## [Metin Bloğu]
----
2- Mescitlerin Allah’ın evi olduğunu düşünüp Cenâb-ı Hakk’tan korkarak girmek.

Allah’u Teâlâ Sûre-i Bakara, Âyet 114’te: Onlar için lâyık olan, mescitlere Allah’tan korkarak girmekti″ diye buyurmaktadır:

Dünyâ kelâmı konuşur ve kendinden başkasının hâlini inceler ise yine olmaz. Allah’u Teâlâ’nın evine gittim. Allah’u Teâlâ burada beni görüyor. Benim kendimden başkasını gör­memem ve düşünmemem lâzım. Çünkü korkan kimse ancak kendini düşünür. Mescitte başkasının yanlış hareketlerini araştıran kimse, oraya korkarak girmediğinden dolayıdır. Anlatacağını, söyleyeceğini dışarıda söylesin. Vaazda halka, ″Edille-i Şer’iyye (kitap, sünnet, icmâ ve kıyas)″ ile hitap etmek, öğretmek, eğitmek ola­bilir. O söylerken de yine Allah’u Teâlâ’nın korkusu ve sevgisi kendinde devamlı olması lâzımdır.

3- Mescitlere girerken önce sağ ayağını atarak girmek, çıkarkenden de önce sol ayağını atarak çıkmak ve girerken ve çıkarken Peygamberimiz Sallallâhu aleyhi ve sellem üzerine Salavât-ı Şerife getirmek. Zîrâ bu hususta Resûlullah Sallallâhu aleyhi ve sellem şöyle buyurmuştur:

اِذَا دَخَلَ أَحَدُكُمْ الْمَسْجِدَ فَلْيُسَلِّمْ عَلَى النَّبِيِّ صَلَّى اللّٰهُ عَلَيْهِ وَسَلَّمَ وَلْيَقُلْ اللّٰهُمَّ افْتَحْ لِي أَبْوَابَ رَحْمَتِكَ وَاِذَا خَرَجَ فَلْيُسَلِّمْ عَلَى النَّبِيِّ صَلَّى اللّٰهُ عَلَيْهِ وَسَلَّمَ وَلْيَقُلْ اللّٰهُمَّ اعْصِمْنِي مِنَ الشَّيْطَانِ الرَّجِيمِ (ه عن أبى هريرة)

Sizden birisi mescide girdiği zaman, benim üzerime salavât getirsin ve sonra şöyle desin: ″Allâhümmeftah lî ebvâbe Rahmetike (Allah’ım! Rahmet kapılarını bana aç) Mescitten çıkınca da, benim üzerime salavât getirsin ve şöyle desin: ″Allâhümma’sımnî mineş-şeytânirracîm (Allah’ım! Beni Allah’ın dergahından kovulmuş şeytanın şerrinden koru).[5]

4- Mescide girerken başları örtülü olarak girmek. Zîrâ Resûlullah Sallallâhu aleyhi ve sellem şöyle buyurmuştur:

اِئْتُوا الْمَسَاجِدَ حُسَّرًا وَمُقْنِعِينَ فَاِنَّ ذَلِكَ مِنْ سِيمَاءِ الْمُسْلِمِينَ. (عد وابن عساكر عن على)
----
## [Sağlanan Malzeme]
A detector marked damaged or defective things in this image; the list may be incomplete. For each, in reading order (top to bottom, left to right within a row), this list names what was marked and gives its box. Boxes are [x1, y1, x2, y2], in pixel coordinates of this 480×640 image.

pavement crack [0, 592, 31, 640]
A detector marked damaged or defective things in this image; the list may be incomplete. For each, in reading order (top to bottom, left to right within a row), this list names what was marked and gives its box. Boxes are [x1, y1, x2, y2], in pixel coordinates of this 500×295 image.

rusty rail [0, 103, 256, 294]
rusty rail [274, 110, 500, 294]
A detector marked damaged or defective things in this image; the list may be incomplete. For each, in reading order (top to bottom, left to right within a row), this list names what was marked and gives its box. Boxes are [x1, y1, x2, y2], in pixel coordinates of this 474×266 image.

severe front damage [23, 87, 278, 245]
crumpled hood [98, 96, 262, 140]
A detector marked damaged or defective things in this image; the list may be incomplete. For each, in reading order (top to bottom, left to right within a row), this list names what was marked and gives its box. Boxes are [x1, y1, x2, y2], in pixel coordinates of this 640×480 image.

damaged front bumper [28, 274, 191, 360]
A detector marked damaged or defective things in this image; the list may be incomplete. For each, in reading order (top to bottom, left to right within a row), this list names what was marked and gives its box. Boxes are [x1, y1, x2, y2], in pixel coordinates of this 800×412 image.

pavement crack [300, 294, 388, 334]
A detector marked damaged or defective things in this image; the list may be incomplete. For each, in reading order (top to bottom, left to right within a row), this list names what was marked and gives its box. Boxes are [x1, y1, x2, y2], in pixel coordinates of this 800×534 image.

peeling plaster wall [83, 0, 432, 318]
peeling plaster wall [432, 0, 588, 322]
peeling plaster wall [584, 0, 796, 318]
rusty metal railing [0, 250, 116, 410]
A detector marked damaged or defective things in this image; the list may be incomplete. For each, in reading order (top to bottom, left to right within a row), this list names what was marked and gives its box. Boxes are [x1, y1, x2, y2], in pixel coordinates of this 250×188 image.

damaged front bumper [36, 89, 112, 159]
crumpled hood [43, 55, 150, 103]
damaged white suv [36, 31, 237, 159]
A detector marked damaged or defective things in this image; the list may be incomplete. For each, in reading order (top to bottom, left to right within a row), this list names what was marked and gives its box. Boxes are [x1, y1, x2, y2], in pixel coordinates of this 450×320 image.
----
## [Yönergeler]
(a) Girdilerin başından "rusty rail [274, 110, 500, 294]" bulunan satıra kadar (o satır da dahil) olan satırlarda "reading order" ifadesini "listing order" ile değiştirip yalnızca bu satırları, başka hiçbir yerine dokunmadan yeniden yaz.
(b) Mescit adabıyla ilgili metni durduğu yerden devam ettir.
Girdilerin metinle hiçbir ilgisi yoktur.

## [Alıştırma Sonuçları]
(a)
A detector marked damaged or defective things in this image; the list may be incomplete. For each, in listing order (top to bottom, left to right within a row), this list names what was marked and gives its box. Boxes are [x1, y1, x2, y2], in pixel coordinates of this 480×640 image.

pavement crack [0, 592, 31, 640]
A detector marked damaged or defective things in this image; the list may be incomplete. For each, in listing order (top to bottom, left to right within a row), this list names what was marked and gives its box. Boxes are [x1, y1, x2, y2], in pixel coordinates of this 500×295 image.

rusty rail [0, 103, 256, 294]
rusty rail [274, 110, 500, 294]

(b)
″Mescitlere başları örtülü halde gelin! Çünkü başları örtmek, Müslümanların sîmâsındandır (özelliklerindendir).″[6]

Demek ki; Allah’u Teâlâ’dan korkmak, camiye girerken başlıyor. Yirmi dört saatin tümünde Allah’u Teâlâ’nın korkusu, sevgisi kendisinde olması lâzım. En aşağısı; camiye giderken muhakkak başını örtsün ve Allah’u Teâlâ’dan korkarak gitsin demektir. Caminin içinde serbest, başı da açık ve Allah’u Teâlâ’dan korkarak durmayan kimse, bu Hadis-i Şerife muhalefet etmiş olur.

5- Mescide girince, şâyet halk ders veya zikir ile meşgul olmadan oturuyor ise selâm vermek. Eğer mescitte kimse yoksa veya halk namazda ise, kendi duyacağı şekilde:

اَلسَّلَامُ عَلَيْنَا وَعَلَى عِبَادِ اللّٰهِ الصَّالِحِينَ

″Esselâmü aleynâ ve alâ ibâdillâhi’s-sâlihîn (Selâm, üzerimize ve ibâdet edip amel-i sâlih işleyenlerin üzerine olsun)″ demek müstehabdır.

6- Mescide girince, eğer kerahet vakti değilse, oturmadan önce iki rek’at namaz kılmak. Bu kılınan namaza ″Tahiyyet’ül-Mescid″ namazı denilir. Bu namaz hakkında Resûlullah Sallallâhu aleyhi ve sellem şöyle buyurmuştur:

اِذَا دَخَلَ أَحَدُكُمْ الْمَسْجِدَ فَلْيَرْكَعْ رَكْعَتَيْنِ قَبْلَ أَنْ يَجْلِسَ (خ ن عن أبى قتادة)

″Biriniz mescide girdiği zaman, oturmadan önce iki rek’at namaz kılsın.″[7]

7- Allah’u Teâlâ’yı mescitte çok zikretmek. Zîrâ Allah’u Teâlâ’yı çok zikretmek gerektiği hakkında Cenâb-ı Hakk Sûre-i Ahzâb, Âyet 41-42’te şöyle buyurmaktadır:

″Ey îman edenler! Allah’u Teâlâ’yı çok zikredin.* Ve O’nu sabah akşam tesbih edin.″

Allah’u Teâlâ Sûre-i A’lâ, Âyet 14-15’te de şöyle buyurmaktadır:

Şüphesiz ki nefsini (kötülüklerden) arındıran felâha ermiştir* ve o, Rabbinin ismini zikreder, namazı da kılar.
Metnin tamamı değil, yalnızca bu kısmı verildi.